Blinken rozmawiał w Jordanii z szefami resortów spraw zagranicznych z Egiptu i Jordanii o tym, jak "wytyczyć lepszą drogę do rozwiązania dwupaństwowego".

Ogłosił także, że zarówno Waszyngton, jak i państwa arabskie uważają, że status quo w Strefie Gazy, w której Hamas sprawował rządy, nie może być kontynuowany.

Minister spraw zagranicznych Egiptu podkreślił jednak, że rozmowa o przyszłości Strefy Gazy "byłaby obecnie przedwczesna", a jego jordański odpowiednik zaznaczył, że USA ma "wiodącą rolę w wysiłkach na rzecz zakończenia wojny".

Blinken stwierdził również, że zawieszenie broni w izraelskiej ofensywie w Strefie Gazy pozwoliłoby terrorystycznej organizacji Hamas na "przegrupowanie i przeprowadzenie podobnych ataków jak ten z 7 października". 

Państwa arabskie wielokrotnie wzywały do natychmiastowego wstrzymania działań wojennych. Jednak Izrael twardo odpowiadał, że nie ma mowy o wstrzymaniu ofensywy, póki Hamas nie uwolni ponad 240 porwanych do Strefy Gazy izraelskich zakładników.

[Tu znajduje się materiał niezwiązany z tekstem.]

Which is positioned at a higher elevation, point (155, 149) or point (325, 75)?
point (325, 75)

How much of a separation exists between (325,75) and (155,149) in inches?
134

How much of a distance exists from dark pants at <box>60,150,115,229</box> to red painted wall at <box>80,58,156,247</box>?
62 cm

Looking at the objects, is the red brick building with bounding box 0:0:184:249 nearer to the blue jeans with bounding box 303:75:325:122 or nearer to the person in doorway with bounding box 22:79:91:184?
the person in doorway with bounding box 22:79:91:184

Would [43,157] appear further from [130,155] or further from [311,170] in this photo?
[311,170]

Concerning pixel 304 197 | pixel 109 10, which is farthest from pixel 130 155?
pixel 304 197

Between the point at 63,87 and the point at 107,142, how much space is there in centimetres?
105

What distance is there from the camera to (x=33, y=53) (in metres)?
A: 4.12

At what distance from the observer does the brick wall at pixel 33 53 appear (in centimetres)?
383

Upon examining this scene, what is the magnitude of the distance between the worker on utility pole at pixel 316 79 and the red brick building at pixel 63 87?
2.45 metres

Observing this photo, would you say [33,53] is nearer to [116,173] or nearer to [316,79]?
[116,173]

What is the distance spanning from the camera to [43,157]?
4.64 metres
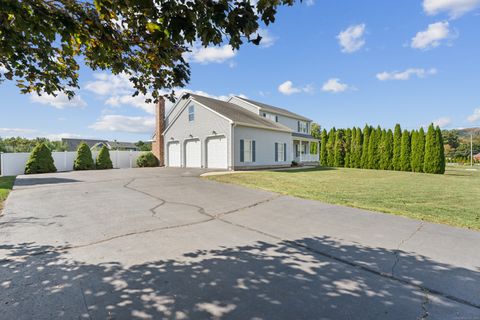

Przemawiając na konferencji prasowej w Ammanie najwyższy rangą amerykański dyplomata oświadczył, że Waszyngton jest zaniepokojony przemocą ze strony ekstremistycznych osadników izraelskich na Zachodnim Brzegu. 

W czasie spotkania z dziennikarzami doszło do wymiany zdań między Blinkenem i jego partnerami z Egiptu i Jordanii, którzy kilkukrotnie powtórzyli, że Izrael powinien wstrzymać działania militarne, bo "samoobrona nie może uzasadniać śmierci tysięcy cywilów".